**TASK REQUIREMENTS**. In the entries below, which lines run from the one with "Wool Tribal Design" through the one with "YZ Gym Timer"? Repeat exactly those, both included, and no pictures.
INPUT below:
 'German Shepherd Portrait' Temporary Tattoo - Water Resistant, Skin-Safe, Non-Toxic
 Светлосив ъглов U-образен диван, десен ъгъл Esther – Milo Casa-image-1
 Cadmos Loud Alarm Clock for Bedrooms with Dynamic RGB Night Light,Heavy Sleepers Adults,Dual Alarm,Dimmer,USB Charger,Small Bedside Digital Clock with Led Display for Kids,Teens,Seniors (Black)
End of INPUT.
INPUT below:
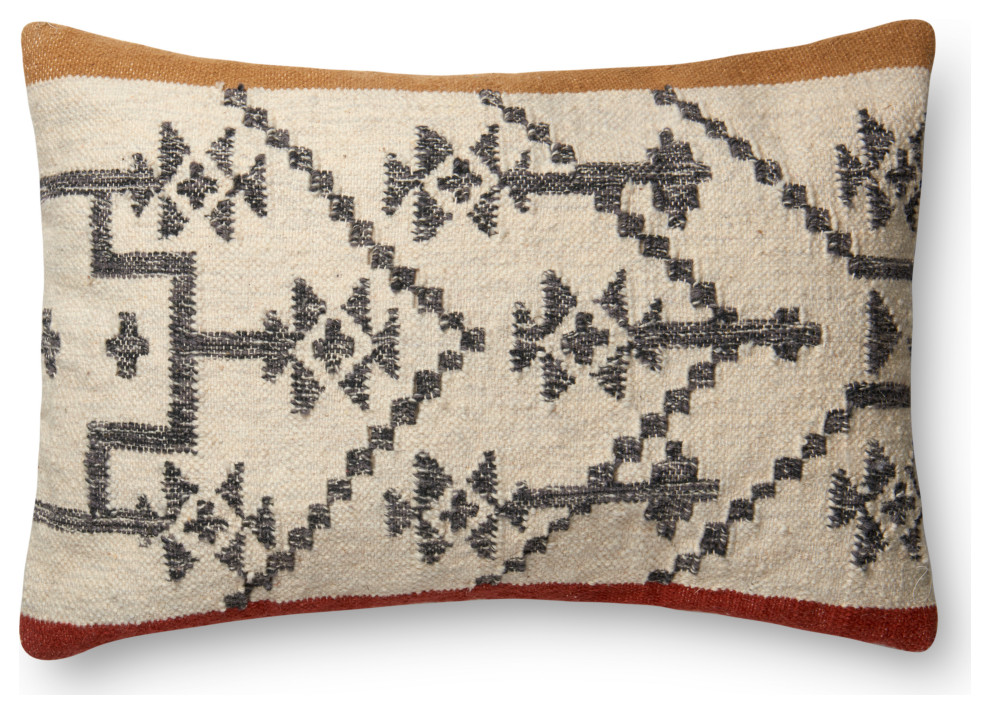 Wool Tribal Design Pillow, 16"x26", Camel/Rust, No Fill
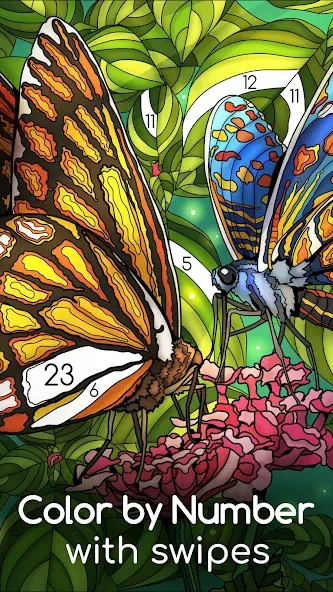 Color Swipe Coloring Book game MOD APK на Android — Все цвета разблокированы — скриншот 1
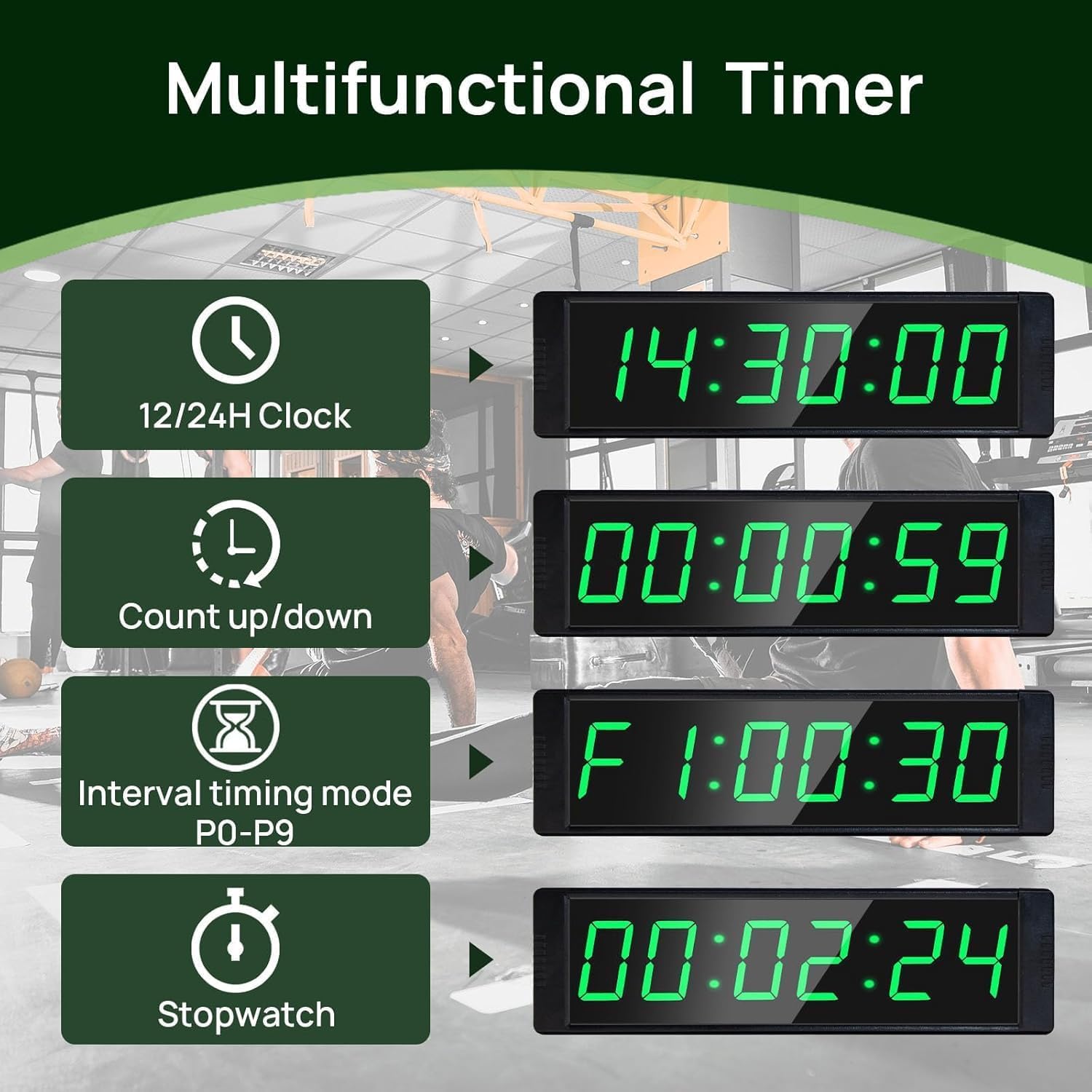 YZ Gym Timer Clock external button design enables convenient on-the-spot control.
End of INPUT.
**SOLUTION TO THE EXERCISE**.
 Wool Tribal Design Pillow, 16"x26", Camel/Rust, No Fill
 Color Swipe Coloring Book game MOD APK на Android — Все цвета разблокированы — скриншот 1
 YZ Gym Timer Clock external button design enables convenient on-the-spot control.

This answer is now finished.